----- Passage to read -----
Motorist fined £88 for ‘littering’ when he was caught WEEING in a layby gets penalty overturned… after proving he has a weak bladder (and now the 69-year-old vows to keep a receptacle in his car in case of another emergency!)
- A £30 GP letter proving he has prostate cancer saw the £88 littering fine binned
- Prostate cancer kills more than 11,800 men a year in the UK and 26,000 in US
A motorist fined £88 for ‘littering’ when he was caught urinating in a layby has had his penalty overturned — by proving he has a weak bladder.
Michael Mason, 69, claimed his weakened prostate meant he ‘couldn’t help’ having to pullover halfway through his two-hour journey to wee, adding: ‘If I had gone any further, I would’ve soiled myself.’
He paid his GP £30 to write a letter confirming his medical condition was to blame for his inability to hold it in.
Council bosses threw out the fixed penalty notice after ‘learning of all the facts’.
Mr Mason, from Buckinghamshire, stopped at the last layby on the A41 near Kings Langley in Hertfordshire, right before it joins the M25.
He told the BBC: ‘I made sure nobody could see me and was very, very discreet.’
Michael Mason, 69, from Winslow, Buckinghamshire, was issued with an £88 fixed penalty notice but was refunded after proving he has prostate cancer
Mr Mason was caught while parked in the layby on the A41, near Kings Langley, Hertfordshire (pictured)
But a district enforcement officer, working on behalf of Dacorum Borough Council, was present at the time.
They tapped on Mr Mason’s window and told him he had been caught ‘littering’.
According to the BBC, Mr Mason claimed to have apologised and explained it only happened because it was an ’emergency’.
Mr Mason said he ‘politely explained to the enforcement officer that it’s not something I normally do’.
He added ‘I was about to join the M25 motorway — it just came on and that was it, I couldn’t do anything about it.’
What problems can the prostate cause?
The prostate is a small gland in men that surrounds the tube that carries urine from the body.
----- Dataset content -----
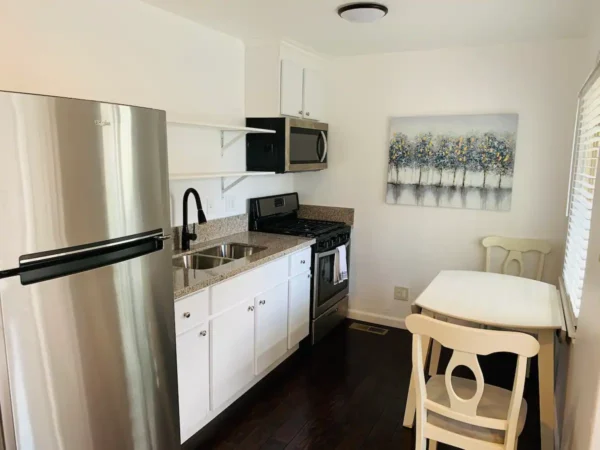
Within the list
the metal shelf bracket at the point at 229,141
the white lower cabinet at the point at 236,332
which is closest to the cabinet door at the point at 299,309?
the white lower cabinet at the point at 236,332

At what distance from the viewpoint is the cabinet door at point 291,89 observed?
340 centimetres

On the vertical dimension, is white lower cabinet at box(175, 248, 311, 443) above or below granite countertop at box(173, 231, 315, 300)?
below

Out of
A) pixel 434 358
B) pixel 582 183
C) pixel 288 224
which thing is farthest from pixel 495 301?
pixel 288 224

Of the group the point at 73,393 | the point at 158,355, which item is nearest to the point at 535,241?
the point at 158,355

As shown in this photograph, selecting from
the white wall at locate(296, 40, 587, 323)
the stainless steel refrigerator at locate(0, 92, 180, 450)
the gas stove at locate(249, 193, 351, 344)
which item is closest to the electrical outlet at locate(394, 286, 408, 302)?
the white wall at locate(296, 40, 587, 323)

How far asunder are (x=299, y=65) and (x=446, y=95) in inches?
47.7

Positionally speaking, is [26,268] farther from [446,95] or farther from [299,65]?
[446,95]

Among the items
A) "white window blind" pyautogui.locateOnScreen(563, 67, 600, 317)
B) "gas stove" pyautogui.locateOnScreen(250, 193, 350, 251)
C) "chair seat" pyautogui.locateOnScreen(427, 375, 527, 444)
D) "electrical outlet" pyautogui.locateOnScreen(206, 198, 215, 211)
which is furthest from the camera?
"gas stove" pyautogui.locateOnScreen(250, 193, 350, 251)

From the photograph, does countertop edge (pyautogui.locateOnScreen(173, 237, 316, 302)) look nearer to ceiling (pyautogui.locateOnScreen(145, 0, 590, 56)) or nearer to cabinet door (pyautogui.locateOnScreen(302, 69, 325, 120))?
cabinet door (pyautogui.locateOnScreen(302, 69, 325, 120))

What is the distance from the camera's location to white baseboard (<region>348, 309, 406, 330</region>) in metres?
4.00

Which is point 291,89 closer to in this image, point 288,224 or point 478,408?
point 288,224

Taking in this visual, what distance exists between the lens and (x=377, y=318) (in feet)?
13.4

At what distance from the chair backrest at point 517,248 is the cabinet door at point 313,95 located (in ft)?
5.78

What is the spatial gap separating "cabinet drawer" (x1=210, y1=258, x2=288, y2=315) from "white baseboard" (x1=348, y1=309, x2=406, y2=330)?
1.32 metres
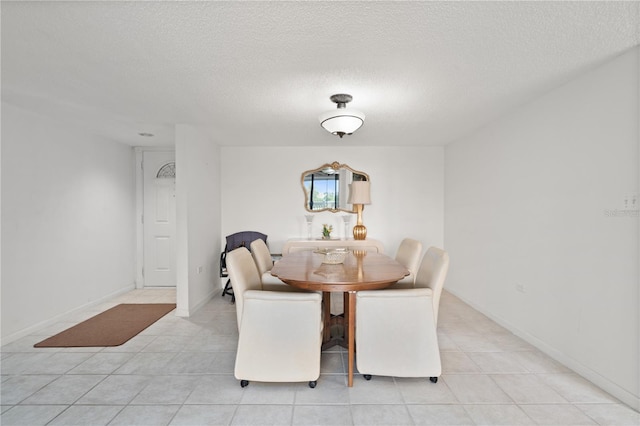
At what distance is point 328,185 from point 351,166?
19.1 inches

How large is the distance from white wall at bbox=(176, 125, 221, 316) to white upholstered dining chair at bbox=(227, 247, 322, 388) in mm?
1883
-----
● Exercise goal:
Continue the article about the motorist fined for urinating in a layby, picking up after its last sentence. This data is unrelated to the article.

● Result of the task:
It is about the size and shape of a walnut but tends to enlarge with age.
Prostate enlargement affects one in three men aged over 50.
It can make men need to pee more frequently, as well as cause difficulties when starting or stopping urinating.
Other signs of an enlarged prostate include straining when peeing, struggling to fully empty the bladder and waking up frequently during the night to pee.
Drinking less before bed can help control symptoms.
But some men are prescribed medicine to reduce the size of their prostate and relax the muscles of the bladder.
He was warned that if he did not pay the FPN within 14 days it would rise to £2,500.
Dacorum Borough Council agreed to extend the payment deadline until December 12th and invited him to provide medical evidence as to his condition.
It originally said he ‘did not mention any medical conditions in his representation’.
It later added: ‘Since learning of all the facts, we are pleased that in this case the FPN has rightly been cancelled.’
For people with prostate conditions ‘wild wees are not that uncommon’, according to Dr Nighat Arif, an NHS GP from Buckinghamshire.
She said: ‘For men who have prostate issues, needing to rush to the toilet, urgency and needing to pee frequently are sometimes the early, easily missed symptoms.
‘The signals received from the bladder, due to the pressure of an enlarged prostate, in the brain makes it difficult for a person to resist the urgency to pass urine.’
Prostate problems are common in men over 50.
Enlargement of the walnut-sized gland, cancer and inflammation can all cause the frequent need to urinate.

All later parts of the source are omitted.